И увидела собственные руки — не в полутьме пещер, при мертвенно-синем волшебном светильнике, который даже золото лишал желтизны и яркости, а при солнечном свете, пусть даже и приглушенном закатом. Поспешно оглядев себя всю, она в ужасе ахнула: ее кожа, постоянный предмет зависти подруг, из светло-бронзовой стала землисто-серой. Так могли выглядеть руки и плечи покойника, выкопанного из могилы.

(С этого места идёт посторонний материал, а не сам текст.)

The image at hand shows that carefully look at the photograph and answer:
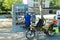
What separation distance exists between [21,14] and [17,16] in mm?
361

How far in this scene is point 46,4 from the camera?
30984 mm

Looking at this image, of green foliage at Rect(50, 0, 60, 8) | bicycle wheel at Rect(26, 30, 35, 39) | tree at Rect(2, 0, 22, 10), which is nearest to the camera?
bicycle wheel at Rect(26, 30, 35, 39)

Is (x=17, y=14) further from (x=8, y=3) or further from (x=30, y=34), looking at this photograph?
(x=8, y=3)

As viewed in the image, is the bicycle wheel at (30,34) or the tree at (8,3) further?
the tree at (8,3)

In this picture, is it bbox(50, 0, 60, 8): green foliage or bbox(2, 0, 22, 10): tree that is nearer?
bbox(2, 0, 22, 10): tree

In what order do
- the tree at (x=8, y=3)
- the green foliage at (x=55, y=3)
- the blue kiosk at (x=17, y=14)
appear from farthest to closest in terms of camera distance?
the green foliage at (x=55, y=3)
the tree at (x=8, y=3)
the blue kiosk at (x=17, y=14)

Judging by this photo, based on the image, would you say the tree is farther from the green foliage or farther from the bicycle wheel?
the bicycle wheel

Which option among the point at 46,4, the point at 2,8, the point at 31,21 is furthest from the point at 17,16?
the point at 46,4

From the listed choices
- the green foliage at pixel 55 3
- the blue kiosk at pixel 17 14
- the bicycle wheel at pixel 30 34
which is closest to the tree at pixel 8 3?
the green foliage at pixel 55 3

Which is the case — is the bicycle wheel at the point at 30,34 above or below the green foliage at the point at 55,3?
below

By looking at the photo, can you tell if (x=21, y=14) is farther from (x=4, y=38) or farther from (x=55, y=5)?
(x=55, y=5)

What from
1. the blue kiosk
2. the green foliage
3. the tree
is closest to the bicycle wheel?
the blue kiosk

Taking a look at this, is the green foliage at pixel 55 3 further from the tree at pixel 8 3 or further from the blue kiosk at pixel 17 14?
the blue kiosk at pixel 17 14

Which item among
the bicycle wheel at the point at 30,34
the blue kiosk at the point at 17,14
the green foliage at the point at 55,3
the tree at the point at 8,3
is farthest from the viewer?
the green foliage at the point at 55,3
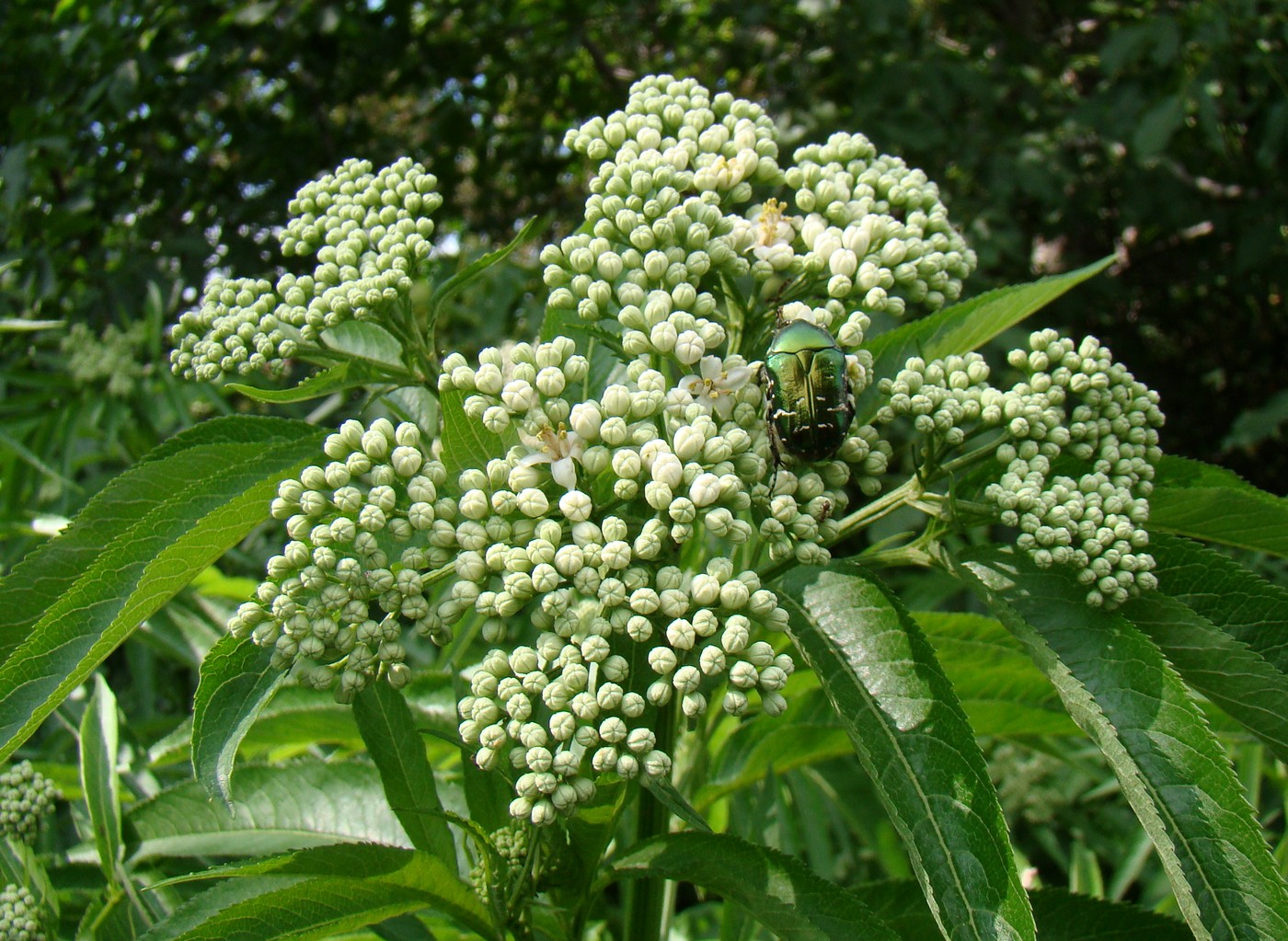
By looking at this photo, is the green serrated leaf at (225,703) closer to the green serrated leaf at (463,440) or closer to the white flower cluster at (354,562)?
the white flower cluster at (354,562)

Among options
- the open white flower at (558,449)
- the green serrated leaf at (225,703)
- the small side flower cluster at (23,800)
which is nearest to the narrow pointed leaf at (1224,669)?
the open white flower at (558,449)

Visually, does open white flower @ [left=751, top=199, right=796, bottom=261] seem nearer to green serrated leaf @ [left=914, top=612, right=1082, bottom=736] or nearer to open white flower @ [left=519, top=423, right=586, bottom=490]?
open white flower @ [left=519, top=423, right=586, bottom=490]

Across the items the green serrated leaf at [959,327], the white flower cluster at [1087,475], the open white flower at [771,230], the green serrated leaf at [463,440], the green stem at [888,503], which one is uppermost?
the open white flower at [771,230]

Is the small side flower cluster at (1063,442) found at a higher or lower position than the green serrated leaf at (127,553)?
lower

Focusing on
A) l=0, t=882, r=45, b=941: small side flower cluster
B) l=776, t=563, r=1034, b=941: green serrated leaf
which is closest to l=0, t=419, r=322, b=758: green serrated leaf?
l=0, t=882, r=45, b=941: small side flower cluster

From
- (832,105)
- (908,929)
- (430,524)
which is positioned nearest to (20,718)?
(430,524)

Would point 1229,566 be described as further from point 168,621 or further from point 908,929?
point 168,621

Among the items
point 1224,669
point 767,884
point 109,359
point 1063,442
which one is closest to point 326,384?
point 767,884

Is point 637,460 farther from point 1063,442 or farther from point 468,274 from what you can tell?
point 1063,442
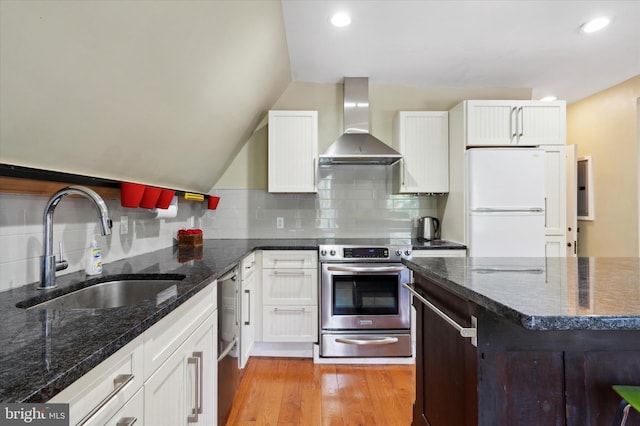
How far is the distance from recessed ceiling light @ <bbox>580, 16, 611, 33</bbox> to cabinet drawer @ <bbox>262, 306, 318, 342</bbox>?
2869 millimetres

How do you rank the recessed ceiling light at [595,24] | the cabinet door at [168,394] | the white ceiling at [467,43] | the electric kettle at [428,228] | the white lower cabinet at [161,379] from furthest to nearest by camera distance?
the electric kettle at [428,228] < the recessed ceiling light at [595,24] < the white ceiling at [467,43] < the cabinet door at [168,394] < the white lower cabinet at [161,379]

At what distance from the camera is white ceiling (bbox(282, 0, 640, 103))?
2092mm

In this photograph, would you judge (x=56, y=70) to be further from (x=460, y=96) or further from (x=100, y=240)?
(x=460, y=96)

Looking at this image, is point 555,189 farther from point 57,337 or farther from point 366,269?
point 57,337

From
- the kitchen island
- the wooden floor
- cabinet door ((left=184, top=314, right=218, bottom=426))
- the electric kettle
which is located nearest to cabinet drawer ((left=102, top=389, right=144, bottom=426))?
cabinet door ((left=184, top=314, right=218, bottom=426))

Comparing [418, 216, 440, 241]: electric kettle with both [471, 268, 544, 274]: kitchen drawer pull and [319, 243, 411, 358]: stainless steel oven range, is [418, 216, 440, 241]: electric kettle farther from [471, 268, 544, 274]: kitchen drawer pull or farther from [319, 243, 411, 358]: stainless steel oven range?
[471, 268, 544, 274]: kitchen drawer pull

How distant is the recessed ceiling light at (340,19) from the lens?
2150mm

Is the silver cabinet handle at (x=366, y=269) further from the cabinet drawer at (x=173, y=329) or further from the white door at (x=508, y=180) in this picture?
the cabinet drawer at (x=173, y=329)

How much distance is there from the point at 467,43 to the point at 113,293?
9.43 feet

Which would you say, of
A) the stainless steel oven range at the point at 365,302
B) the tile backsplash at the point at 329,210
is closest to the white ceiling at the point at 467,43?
the tile backsplash at the point at 329,210

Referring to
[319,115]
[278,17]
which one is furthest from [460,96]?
[278,17]

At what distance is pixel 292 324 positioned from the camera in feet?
8.75

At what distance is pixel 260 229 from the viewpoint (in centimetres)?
328

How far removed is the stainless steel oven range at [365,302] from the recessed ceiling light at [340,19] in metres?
1.62
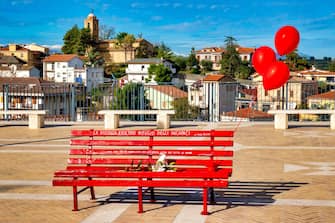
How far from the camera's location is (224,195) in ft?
24.3

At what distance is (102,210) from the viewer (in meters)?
6.70

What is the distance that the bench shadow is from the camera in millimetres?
7010


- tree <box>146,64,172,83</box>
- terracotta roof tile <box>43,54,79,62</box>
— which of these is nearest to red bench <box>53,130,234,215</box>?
tree <box>146,64,172,83</box>

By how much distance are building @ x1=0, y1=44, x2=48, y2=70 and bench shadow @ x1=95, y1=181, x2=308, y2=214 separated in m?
128

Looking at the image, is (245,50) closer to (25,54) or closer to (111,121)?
(25,54)

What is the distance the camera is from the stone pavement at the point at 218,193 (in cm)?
639

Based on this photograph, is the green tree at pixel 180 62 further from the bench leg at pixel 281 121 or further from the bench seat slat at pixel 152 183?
the bench seat slat at pixel 152 183

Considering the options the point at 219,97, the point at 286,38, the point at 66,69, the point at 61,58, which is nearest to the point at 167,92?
the point at 219,97

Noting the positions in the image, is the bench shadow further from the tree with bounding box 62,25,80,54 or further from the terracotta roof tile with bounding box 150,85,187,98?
the tree with bounding box 62,25,80,54

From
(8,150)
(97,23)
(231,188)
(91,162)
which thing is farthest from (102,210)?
(97,23)

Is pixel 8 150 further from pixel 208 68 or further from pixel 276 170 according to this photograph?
pixel 208 68

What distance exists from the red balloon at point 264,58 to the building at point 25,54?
125469mm

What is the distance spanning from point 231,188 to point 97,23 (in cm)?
15407

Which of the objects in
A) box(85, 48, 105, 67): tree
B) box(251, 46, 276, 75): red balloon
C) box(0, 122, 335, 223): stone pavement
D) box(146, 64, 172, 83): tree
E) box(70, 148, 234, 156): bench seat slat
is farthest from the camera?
box(85, 48, 105, 67): tree
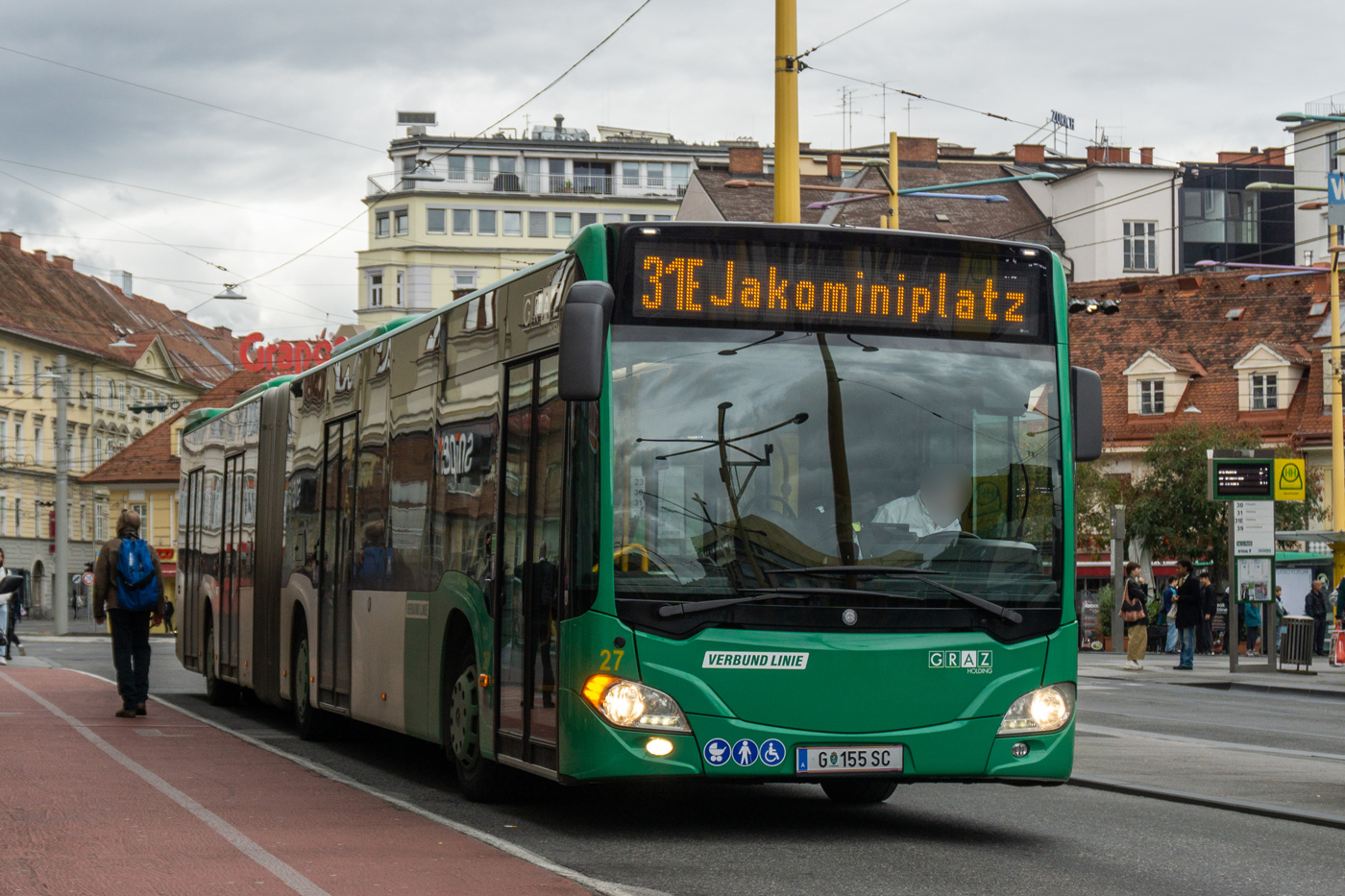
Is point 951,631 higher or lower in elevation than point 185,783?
higher

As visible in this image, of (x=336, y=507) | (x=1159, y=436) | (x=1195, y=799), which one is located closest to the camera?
(x=1195, y=799)

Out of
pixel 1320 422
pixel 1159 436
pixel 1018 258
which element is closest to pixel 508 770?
pixel 1018 258

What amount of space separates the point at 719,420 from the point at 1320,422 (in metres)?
51.7

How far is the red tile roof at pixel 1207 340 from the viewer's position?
190ft

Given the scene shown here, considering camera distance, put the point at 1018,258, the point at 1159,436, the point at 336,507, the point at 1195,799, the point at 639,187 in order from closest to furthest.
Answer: the point at 1018,258
the point at 1195,799
the point at 336,507
the point at 1159,436
the point at 639,187

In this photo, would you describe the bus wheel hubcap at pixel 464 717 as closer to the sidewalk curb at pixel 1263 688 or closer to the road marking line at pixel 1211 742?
the road marking line at pixel 1211 742

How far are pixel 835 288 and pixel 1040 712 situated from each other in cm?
229

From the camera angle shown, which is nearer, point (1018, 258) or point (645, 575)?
point (645, 575)

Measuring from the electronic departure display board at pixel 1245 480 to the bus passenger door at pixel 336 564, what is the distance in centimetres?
1892

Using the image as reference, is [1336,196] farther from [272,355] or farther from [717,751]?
[272,355]

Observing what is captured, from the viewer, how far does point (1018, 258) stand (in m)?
9.42

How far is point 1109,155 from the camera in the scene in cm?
8175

— Что ты сделал со мной… — потрясенно вымолвила Раина. — Ты превратил меня в стигийскую мумию! Я не человек! Я призрак! Митра, Пресветлый Митра, обрати ко мне свое Око! Я гибну здесь одна, я умру на этом острове, и никто даже не вспомнит обо мне!

Она снова заплакала.

— Добрые боги, — пробормотала она, всхлипывая. — Спасите меня, добрые боги. Я совсем, совсем одна…

Он щурился на закат, делая вид, что не слышит ее причитаний.

— Перестань реветь и взгляни туда. Разве это не великолепно? Я разрешу тебе посмотреть, как зажигаются первые звезды, если ты перестанешь плакать.

— Я умру тут одна, — повторила Раина, но плакать перестала. Закат и в самом деле был великолепен. Сизые тучи рдели по краям багрянцем и золотом, их пробивали сияющие лучи, такие четкие, что, казалось, их можно взять в руку. Солнце садилось в море, и вода из синей и зеленой становилась молочно-белой — лишь сияла Дорога Счастья, уводящая за край мира.

«Надо попробовать достать ей мужчину, — подумал он, глядя, как светятся желто-алым мокрые дорожки на бледных щеках Раины. — Если после этого она вздумает бунтовать — что ж, я всегда смогу его убить и потом достать другого. Может, это ее развлечет на какое-то время».